* [WORK TASK]:
For this exercise, repeat the records below exactly as written.

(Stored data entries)
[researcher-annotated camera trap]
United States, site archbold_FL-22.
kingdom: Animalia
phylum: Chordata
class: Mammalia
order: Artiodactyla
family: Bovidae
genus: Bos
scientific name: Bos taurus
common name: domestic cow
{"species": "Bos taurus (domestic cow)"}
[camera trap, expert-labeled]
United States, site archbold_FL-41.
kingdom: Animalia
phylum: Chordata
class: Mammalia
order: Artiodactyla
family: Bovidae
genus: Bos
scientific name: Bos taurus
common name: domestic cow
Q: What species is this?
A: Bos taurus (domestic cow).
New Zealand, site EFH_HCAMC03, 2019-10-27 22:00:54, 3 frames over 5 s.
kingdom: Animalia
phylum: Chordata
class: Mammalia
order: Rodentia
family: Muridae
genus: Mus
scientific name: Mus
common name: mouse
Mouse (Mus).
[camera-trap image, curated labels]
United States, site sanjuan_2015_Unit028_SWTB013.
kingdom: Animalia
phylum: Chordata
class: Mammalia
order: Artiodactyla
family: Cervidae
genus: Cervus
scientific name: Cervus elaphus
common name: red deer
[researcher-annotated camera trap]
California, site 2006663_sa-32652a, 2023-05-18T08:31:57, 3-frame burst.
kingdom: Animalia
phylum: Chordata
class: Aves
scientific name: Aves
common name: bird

* [RESULT]:
[researcher-annotated camera trap]
United States, site archbold_FL-22.
kingdom: Animalia
phylum: Chordata
class: Mammalia
order: Artiodactyla
family: Bovidae
genus: Bos
scientific name: Bos taurus
common name: domestic cow
{"species": "Bos taurus (domestic cow)"}
[camera trap, expert-labeled]
United States, site archbold_FL-41.
kingdom: Animalia
phylum: Chordata
class: Mammalia
order: Artiodactyla
family: Bovidae
genus: Bos
scientific name: Bos taurus
common name: domestic cow
Q: What species is this?
A: Bos taurus (domestic cow).
New Zealand, site EFH_HCAMC03, 2019-10-27 22:00:54, 3 frames over 5 s.
kingdom: Animalia
phylum: Chordata
class: Mammalia
order: Rodentia
family: Muridae
genus: Mus
scientific name: Mus
common name: mouse
Mouse (Mus).
[camera-trap image, curated labels]
United States, site sanjuan_2015_Unit028_SWTB013.
kingdom: Animalia
phylum: Chordata
class: Mammalia
order: Artiodactyla
family: Cervidae
genus: Cervus
scientific name: Cervus elaphus
common name: red deer
[researcher-annotated camera trap]
California, site 2006663_sa-32652a, 2023-05-18T08:31:57, 3-frame burst.
kingdom: Animalia
phylum: Chordata
class: Aves
scientific name: Aves
common name: bird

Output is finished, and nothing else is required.